Osedax priapus is a species of bathypelagic annelid polychaete worms that consume the nutrients inside the bones of dead whales or other vertebrates.

Description
Unlike other species of Osedax, males of this species grow to full size and can feed independently of females, thus demonstrating reversal of sexual size dimorphism (SSD).

Etymology 
The name of O. priapus is borrowed from Priapus, the Greek god of procreation and the personification of the phallus.  The genus name Osedax is Latin for "bone-eater".

Anatomy 
Like other Osedax species, O. priapus has three segments: the roots, the trunk, and the gills. The roots act as a drill that secretes acid to burrow into the bone and uses symbiotic bacteria to absorb nutrients. The trunk is a gelatinous tube that surrounds the main body of the worm which they can retract into. The roots and trunk are surrounded in a mucus layer to protect both the worm, and the structure of the bone that supports them. The gills, or palps, help filter oxygen out of the water.

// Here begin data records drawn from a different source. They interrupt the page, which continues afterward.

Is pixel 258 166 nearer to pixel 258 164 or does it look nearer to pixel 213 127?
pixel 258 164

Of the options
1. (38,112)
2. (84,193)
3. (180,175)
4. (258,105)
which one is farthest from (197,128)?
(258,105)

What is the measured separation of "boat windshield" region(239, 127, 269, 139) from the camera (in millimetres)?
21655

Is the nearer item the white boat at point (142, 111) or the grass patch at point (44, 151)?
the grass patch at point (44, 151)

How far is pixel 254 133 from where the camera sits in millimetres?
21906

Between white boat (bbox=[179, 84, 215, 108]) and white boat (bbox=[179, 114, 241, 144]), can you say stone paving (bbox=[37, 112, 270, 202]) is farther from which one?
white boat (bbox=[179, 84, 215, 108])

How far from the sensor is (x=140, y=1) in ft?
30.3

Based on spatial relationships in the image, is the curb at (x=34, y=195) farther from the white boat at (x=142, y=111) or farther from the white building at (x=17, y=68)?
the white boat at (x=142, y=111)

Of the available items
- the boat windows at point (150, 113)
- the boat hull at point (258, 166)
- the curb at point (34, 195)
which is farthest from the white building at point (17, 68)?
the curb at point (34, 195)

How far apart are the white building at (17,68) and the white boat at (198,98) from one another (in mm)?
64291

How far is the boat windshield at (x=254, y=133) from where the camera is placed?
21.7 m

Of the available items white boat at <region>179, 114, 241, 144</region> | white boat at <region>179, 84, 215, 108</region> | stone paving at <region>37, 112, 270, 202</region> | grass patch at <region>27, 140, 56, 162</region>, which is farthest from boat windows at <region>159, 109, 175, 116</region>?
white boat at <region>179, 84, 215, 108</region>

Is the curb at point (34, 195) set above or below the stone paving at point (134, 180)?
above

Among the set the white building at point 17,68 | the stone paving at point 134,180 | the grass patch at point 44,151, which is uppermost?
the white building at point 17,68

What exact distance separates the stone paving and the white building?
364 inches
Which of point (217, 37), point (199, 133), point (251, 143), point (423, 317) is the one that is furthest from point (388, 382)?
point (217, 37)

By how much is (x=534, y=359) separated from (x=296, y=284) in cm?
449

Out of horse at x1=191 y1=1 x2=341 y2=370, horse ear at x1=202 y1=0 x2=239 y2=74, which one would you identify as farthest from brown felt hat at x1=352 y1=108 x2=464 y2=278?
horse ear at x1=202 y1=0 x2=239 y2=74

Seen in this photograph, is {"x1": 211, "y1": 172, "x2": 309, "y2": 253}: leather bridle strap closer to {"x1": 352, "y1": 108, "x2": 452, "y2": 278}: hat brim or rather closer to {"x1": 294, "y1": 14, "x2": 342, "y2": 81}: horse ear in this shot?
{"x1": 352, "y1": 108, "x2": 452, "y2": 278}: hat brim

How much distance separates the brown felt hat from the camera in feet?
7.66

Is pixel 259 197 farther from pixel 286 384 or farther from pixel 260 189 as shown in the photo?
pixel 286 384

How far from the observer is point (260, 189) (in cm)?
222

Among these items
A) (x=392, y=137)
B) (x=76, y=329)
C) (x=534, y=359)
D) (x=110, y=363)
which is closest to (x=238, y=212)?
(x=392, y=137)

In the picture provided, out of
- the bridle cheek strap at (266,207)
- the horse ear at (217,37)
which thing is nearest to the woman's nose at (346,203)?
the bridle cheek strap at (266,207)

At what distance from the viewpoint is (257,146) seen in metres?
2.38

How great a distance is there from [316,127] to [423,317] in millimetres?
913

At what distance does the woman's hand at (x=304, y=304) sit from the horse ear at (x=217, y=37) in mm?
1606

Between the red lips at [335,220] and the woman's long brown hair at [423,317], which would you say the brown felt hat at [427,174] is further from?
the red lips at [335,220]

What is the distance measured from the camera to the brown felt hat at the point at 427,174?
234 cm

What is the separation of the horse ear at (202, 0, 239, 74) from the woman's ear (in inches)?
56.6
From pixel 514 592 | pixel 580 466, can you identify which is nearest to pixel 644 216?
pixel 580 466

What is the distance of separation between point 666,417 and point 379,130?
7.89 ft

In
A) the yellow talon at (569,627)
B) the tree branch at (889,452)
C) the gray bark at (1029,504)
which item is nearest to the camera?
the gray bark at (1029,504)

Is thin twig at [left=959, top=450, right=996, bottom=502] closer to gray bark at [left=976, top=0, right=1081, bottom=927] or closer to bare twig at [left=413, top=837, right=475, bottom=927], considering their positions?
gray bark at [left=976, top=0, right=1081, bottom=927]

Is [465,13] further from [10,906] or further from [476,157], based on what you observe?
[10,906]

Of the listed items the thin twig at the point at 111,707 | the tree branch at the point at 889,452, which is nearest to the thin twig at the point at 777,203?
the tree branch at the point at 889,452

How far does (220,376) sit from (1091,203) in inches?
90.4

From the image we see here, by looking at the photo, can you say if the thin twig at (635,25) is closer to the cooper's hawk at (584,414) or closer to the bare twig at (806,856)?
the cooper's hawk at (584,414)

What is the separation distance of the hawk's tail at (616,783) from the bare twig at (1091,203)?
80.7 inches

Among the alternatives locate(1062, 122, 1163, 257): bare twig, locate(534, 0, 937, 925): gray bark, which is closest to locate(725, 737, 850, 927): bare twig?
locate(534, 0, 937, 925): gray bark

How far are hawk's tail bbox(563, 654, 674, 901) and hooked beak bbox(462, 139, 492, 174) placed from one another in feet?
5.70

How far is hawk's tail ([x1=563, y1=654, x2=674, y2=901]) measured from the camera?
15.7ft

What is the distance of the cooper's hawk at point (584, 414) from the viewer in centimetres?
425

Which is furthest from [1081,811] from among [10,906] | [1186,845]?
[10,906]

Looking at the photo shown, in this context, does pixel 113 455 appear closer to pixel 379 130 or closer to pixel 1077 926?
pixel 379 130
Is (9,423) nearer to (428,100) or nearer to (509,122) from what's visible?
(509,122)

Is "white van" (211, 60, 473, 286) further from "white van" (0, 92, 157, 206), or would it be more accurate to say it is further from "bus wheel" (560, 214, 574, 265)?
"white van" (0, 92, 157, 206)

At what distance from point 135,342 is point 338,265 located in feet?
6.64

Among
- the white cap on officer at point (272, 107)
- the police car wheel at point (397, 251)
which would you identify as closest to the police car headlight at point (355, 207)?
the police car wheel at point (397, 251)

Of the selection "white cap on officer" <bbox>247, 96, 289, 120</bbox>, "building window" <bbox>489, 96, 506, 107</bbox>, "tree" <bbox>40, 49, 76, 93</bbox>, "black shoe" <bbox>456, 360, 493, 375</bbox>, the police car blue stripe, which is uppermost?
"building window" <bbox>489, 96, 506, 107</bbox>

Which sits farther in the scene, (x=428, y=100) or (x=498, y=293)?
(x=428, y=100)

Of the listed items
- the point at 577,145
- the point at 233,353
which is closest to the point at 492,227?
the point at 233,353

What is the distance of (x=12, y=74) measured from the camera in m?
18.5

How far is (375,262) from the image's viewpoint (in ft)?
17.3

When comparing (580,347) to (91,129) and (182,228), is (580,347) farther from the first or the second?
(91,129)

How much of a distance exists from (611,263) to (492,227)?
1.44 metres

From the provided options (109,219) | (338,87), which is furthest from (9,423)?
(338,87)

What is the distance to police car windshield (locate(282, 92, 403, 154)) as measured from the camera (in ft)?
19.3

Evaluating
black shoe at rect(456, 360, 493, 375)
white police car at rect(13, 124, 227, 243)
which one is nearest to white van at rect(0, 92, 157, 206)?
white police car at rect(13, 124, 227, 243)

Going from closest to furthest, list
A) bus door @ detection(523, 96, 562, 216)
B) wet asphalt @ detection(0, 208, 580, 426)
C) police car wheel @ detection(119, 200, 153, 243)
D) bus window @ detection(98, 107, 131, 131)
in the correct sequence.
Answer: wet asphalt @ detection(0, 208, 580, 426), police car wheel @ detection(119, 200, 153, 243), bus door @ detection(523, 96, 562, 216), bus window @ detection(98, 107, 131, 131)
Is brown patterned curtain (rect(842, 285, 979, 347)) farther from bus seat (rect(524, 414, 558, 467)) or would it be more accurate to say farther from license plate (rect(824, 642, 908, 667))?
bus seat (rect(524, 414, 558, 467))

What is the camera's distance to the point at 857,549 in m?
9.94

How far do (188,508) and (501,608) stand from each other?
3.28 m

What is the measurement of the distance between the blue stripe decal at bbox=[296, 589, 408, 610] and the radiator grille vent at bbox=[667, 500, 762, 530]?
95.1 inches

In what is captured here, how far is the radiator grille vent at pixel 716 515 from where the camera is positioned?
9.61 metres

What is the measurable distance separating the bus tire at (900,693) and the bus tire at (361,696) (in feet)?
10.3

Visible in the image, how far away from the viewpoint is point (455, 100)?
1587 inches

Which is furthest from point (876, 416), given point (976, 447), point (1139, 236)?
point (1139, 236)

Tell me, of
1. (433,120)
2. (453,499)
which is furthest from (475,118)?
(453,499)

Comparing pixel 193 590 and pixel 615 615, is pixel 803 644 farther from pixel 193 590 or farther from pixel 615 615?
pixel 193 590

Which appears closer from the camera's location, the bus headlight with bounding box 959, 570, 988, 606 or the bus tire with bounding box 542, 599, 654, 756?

The members of O. priapus have a yellow patch of pigment on the prostomium, just under the palps. They have been shown to stretch from lengths of 2mm to 15mm.

The female worms have an ovisac below the trunk, and an oviduct among the four palps, like the females of other Osedax species.  They tend to be smaller than other species on average, with other O. priapus males still being one-third of their size. 

The O. priapus males have testis sacs surrounded by the roots and a sperm duct connected to a seminal vesicle that opens just below the palps. The males have two palps rather than four, most likely for more efficient sperm transfer.

Reproduction 
Due to the males of O. priapus still resembling other Osedax species, they use their seminal vesicle on the head to store free sperm for mating with the females. The free sperm doesn't swim well through the sea water, meaning that O. priapus need to directly transfer the sperm. To combat this, the male worm uses their stretchable trunks to enter the female worm and release the sperm into the tube.

Advantages 
In other Osedax species, the sexual size dimorphism eliminated competition between male and female worms for limited resources like food or space. If there isn't competition over resources, the females in the species grow bigger and the amount of offspring they could have increases. 

In O. priapus, the males can only grow to sizes similar to that of the females because they are smaller than other Osedax species. Other species with larger growing females can rapidly colonize a bone, leaving nowhere else to land but other worms' plumes. O. priapus have more room on the bone to colonize, allowing the evolution of bone-feeding males. 

Along with less competition, as a mature worm feeding off of the bones, an O. priapus male can continuously make sperm, rather than the microscopic males of other species that are limited by the nutrients provided by a maternal yolk supply. If O. priapus males were to depend on such maternal yolk, they would not be able to produce much sperm as the eggs are much smaller than those of other Osedax. This species also has access to many more female worms who wouldn't need to take in larvae to host groups of males.